2) Newly written files will be stored in cache for awhile. If they don't get accessed often then good riddance. Perhaps an aging process.
3) All disks attached will be stored in one big cache.

Maybe an index of all sectors etc would be what's indexed. Since files would be stored across multiple disks since it's not files. So something like an index of disk/sector/whatever. Then some clever mechanism to cache based on location and access patterns, times, and whatever the people who think about this sort of thing can come up with. Maybe just maybe all files except for disk scans can be cached so they are always fast.

Maybe to begin with it would be easiest to simply age out the oldest requested. Perhaps also an ethernet connection so that it could be monitored. I'd be interested in knowing my hit rate. Then more ram could be added.

Perhaps each of these could handle up to 8 disks. So you would have 8 incoming sata cables and 8 outgoing sata cables plus one ethernet connection. It may be limited by how fast the CPU and LINUX OS is in each cache-disk. It needs to pump out 300MB/s to the computer and it might be receiving that much per second from the disk. If the writing can take place at the same time then you got another 600MB/s to process. So each HD may require 1.2TB/s of processing. Eight disks would then require a CPU with a linux os capable of pumping through it 9.6TB/s while handling the ethernet interface and the cache. Then there is error handling. This could be a fun project.

. said...

I'm guessing the CPU would not be the limiting factor since RAID cards can handle 24 SATA disks at full speed.

Then for max speed you'd always want a RAID card talking to multiple disks so you push the wires to their limits.

I'm not sure how best to handle writes. Seems like some logic that groups the writes so the head can move quickest might be a great idea. So you'd do the queuing on the cache disk. I think I'd just keep it simple to start with.

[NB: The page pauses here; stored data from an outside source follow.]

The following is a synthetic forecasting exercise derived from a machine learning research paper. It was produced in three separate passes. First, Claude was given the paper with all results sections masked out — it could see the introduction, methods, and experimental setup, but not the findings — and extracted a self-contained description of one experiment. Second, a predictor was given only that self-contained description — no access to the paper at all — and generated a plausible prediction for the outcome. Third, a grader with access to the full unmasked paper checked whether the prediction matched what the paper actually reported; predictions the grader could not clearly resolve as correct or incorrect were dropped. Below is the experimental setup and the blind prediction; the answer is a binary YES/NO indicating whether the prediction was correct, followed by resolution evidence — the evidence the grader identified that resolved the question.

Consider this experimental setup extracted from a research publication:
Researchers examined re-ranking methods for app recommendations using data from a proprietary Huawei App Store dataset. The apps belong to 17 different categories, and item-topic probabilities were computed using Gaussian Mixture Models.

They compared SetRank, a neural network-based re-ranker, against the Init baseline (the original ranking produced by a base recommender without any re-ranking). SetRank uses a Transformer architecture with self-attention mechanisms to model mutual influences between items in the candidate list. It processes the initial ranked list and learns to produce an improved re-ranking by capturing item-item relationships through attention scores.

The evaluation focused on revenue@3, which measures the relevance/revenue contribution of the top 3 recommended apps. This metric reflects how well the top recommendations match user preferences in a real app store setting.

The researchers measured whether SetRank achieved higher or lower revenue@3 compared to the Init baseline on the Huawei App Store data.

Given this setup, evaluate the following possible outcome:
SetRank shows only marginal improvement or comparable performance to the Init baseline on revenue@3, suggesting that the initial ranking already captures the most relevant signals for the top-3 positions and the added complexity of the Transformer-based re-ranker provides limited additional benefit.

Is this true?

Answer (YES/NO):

A TPF type distribution system of memory chunks might be best. Imagine the speed! This whole system would be list driven with an execution length in the hundreds.

Sticking something like this in front of a SS disk might be the perfect way to extend the life.

. said...

Options to specify when and how to flush the cache drive would be great. Say perhaps on power down or power up. When the dirty cache is too large to fit in the memory stick. Or perhaps on a time basis, like every hour or day.

I'm thinking how great it would be having a RAID 60 system on top of 12 disks. You'd be pumping the PCI-E channel with user data without having to wait for the slowest disk. So good throughput with no delays.Speeds of 10x300MB/s. Or 3TB/s. The IO subsystem may no longer be the bottleneck in the future.

. said...

Imagine a disk that actually is just a SATA to USB converter that has 1 or more memory sticks in the back of it.

Then with one of these cache disks fronting 8 of them you could with a raid 6 setup get 6*300MB/s or 1.8TB/s.

Now if you had a contraption to make each USB look like it's own disk, and stuck in 24, you could do magic.